=== Required tasks ===
• 1. List every section number that the federation privacy passage refers to.
• 2. Carry on the federation privacy passage from the point where it stops.

**** Page ****

This section is informative.
Federation offers numerous benefits to RPs and subscribers, but it requires subscribers to have trust in the federation participants. Section 3 and Sec. 3.4.1 cover a number of technical requirements whose objective is to minimize privacy risks that arise from increased capabilities to track and profile subscribers. For example, a subscriber using the same IdP to authenticate to multiple RPs allows the IdP to build a profile of subscriber transactions that would not have existed absent federation. The availability of such data makes it vulnerable to uses that may not be anticipated or desired by the subscriber and may inhibit subscriber adoption of federated services.
Section 3.10 requires IdPs to use measures to maintain the objectives of predictability (i.e., enabling reliable assumptions by individuals, owners, and operators about personal information and its processing by an information system) and manageability (i.e., enabling the granular administration of personal information, including alteration, deletion, and selective disclosure) commensurate with privacy risks that can arise from the processing of attributes for purposes other than those listed in Sec. 3.10.1.
IdPs may have various business purposes for processing attributes, including providing non-identity services to subscribers. However, processing attributes for different purposes from the original collection purpose can create privacy risks when individuals do not expect or are not comfortable with the additional processing. IdPs can determine appropriate measures commensurate with the privacy risks that arise from the additional processing. For example, absent applicable laws, regulations, or policies, it may not be necessary to obtain consent when processing attributes to provide non-identity services requested by subscribers, although notices may help subscribers maintain reliable assumptions about the processing (i.e., predictability). Other processing of attributes may carry different privacy risks that call for obtaining consent or allowing subscribers more control over the use or disclosure of specific attributes (i.e., manageability). Subscriber consent needs to be meaningful. Therefore, when IdPs do use consent measures, they cannot make acceptance by the subscriber of additional uses a condition of providing the identity service.
Consult the SAOP if there are questions about whether the proposed processing falls outside of the scope of the permitted processing or the appropriate privacy risk mitigation measures.
When holder-of-key assertions are used at FAL3, the same authenticator is usually used at both the IdP and RP. With authenticators that can fulfill this technical requirement, it is likely that the same authenticator would further be used at multiple RPs. Furthermore, an unrelated RP could use the same authenticator for direct authentication. All such RPs would potentially be able to collude and disclose the use of the same authenticator across all parties in order to track the subscriber through the network. This is true even if per-provider identifiers are used, as the authenticator could be recognizable apart from the assertion. Additionally, many authenticators that are suitable for holder-of-key assertions contain identity attributes that are sent as part of the authenticator output separately from the assertion or an identity API. These additional attributes have to be covered by the privacy risk assessment, even if they are not in the federation protocol.

**** Supplied entries ****

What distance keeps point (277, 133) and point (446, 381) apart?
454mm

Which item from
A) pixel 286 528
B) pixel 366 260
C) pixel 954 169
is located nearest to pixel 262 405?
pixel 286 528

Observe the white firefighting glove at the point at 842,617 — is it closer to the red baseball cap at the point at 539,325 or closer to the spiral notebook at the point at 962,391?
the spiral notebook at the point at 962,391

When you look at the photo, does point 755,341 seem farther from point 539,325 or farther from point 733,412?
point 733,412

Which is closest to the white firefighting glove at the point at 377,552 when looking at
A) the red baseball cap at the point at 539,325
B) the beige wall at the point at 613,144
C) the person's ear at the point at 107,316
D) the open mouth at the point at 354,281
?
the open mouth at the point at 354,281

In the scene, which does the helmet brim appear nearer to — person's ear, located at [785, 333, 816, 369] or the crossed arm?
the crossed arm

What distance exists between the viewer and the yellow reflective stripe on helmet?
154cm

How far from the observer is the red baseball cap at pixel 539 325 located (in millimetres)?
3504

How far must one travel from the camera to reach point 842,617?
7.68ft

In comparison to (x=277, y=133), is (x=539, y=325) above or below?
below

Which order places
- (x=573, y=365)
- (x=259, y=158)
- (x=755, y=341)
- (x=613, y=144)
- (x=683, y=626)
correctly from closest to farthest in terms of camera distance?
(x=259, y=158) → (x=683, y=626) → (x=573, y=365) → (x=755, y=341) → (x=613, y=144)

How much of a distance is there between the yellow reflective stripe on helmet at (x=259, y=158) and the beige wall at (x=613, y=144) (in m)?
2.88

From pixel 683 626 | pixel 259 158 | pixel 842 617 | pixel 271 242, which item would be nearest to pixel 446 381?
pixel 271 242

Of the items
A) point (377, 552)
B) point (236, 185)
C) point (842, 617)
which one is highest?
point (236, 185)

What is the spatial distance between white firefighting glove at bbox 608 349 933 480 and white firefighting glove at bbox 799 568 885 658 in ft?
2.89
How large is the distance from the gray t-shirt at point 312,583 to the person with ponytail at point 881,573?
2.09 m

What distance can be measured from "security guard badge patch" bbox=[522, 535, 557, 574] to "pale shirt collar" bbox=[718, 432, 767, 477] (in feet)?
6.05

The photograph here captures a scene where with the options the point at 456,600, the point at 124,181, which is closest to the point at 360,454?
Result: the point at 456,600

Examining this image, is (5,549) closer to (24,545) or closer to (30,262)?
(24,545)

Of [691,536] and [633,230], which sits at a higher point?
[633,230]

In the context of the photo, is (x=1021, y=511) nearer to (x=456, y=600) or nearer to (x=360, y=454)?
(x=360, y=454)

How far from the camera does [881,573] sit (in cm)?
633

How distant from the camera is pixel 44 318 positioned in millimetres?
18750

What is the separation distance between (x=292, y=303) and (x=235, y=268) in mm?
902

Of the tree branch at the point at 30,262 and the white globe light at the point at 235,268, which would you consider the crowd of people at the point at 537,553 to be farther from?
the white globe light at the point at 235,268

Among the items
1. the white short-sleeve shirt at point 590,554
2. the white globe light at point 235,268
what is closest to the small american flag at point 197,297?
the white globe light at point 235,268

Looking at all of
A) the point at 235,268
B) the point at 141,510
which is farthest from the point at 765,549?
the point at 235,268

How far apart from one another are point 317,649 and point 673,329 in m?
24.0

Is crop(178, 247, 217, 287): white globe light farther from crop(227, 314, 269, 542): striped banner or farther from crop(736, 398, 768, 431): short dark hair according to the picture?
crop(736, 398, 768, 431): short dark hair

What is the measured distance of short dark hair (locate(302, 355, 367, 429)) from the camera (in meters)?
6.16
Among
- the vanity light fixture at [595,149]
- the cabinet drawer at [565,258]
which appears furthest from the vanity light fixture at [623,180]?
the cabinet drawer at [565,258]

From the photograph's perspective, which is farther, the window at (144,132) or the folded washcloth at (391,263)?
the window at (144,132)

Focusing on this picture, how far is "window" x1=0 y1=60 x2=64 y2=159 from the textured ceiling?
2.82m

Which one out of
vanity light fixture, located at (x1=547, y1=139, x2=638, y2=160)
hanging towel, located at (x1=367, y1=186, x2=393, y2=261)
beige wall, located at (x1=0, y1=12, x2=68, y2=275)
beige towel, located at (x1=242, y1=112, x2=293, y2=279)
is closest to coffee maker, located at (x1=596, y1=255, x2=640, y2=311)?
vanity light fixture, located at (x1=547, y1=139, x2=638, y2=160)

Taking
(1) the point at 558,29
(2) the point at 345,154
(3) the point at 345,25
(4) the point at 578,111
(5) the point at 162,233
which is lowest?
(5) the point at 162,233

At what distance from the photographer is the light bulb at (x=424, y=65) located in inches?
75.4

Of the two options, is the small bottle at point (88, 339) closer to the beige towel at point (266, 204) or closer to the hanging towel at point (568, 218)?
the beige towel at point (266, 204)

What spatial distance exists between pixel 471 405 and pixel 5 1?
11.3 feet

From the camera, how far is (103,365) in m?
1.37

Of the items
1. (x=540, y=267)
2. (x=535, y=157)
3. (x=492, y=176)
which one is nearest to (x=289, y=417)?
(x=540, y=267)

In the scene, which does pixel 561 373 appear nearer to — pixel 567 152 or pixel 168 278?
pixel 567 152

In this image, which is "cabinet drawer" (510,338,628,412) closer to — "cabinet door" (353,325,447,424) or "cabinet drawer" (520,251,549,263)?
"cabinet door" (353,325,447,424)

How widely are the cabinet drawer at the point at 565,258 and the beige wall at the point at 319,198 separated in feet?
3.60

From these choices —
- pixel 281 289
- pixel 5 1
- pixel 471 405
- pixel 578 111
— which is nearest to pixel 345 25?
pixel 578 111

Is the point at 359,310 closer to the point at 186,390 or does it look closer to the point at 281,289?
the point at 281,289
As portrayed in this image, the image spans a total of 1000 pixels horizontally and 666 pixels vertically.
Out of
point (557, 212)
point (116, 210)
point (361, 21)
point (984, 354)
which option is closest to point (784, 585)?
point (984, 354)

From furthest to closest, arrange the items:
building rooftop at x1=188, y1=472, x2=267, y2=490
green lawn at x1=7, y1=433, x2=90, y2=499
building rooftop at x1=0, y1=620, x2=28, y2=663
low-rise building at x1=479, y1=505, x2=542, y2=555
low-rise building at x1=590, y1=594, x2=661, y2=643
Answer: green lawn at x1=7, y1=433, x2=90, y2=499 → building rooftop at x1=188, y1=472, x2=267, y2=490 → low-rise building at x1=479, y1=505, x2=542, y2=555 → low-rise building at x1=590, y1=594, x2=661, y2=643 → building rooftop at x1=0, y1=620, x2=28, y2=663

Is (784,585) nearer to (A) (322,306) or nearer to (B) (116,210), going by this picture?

****

=== Task-by-task results ===
• 1. Section 3, Sec. 3.4.1, Section 3.10, Sec. 3.10.1

• 2.
Section 3.10 also encourages the use of technical measures to provide disassociability (i.e., enabling the processing of personal information or events without association to individuals or devices beyond the operational requirements of the system) and prevent subscriber activity tracking and profiling [NISTIR8062]. Technical measures, such as those outlined in Sec. 3.3.3 for proxied federation and Sec. 3.4.1 for pairwise pseudonymous identifiers, can increase the effectiveness of policies by making it more difficult to track or profile subscribers beyond operational requirements. However, even these measures have their limitations, and tracking can still occur based on subscriber attributes, statistical demographics, and other kinds of information shared between the IdP and RP.
Since attribute bundles are traceable to the issuing CSP, using this technology makes it possible to track subscribers across different wallets and RPs based on where their attributes are issued from. By grouping attribute bundle issuers into a single issuing authority, the risks of divulging the attribute source are lessened at the cost of obscuring the ultimate source of the attributes to the RP. Techniques such as zero-knowledge proofs and one-time-use attribute bundles can further enhance the privacy of attribute bundles.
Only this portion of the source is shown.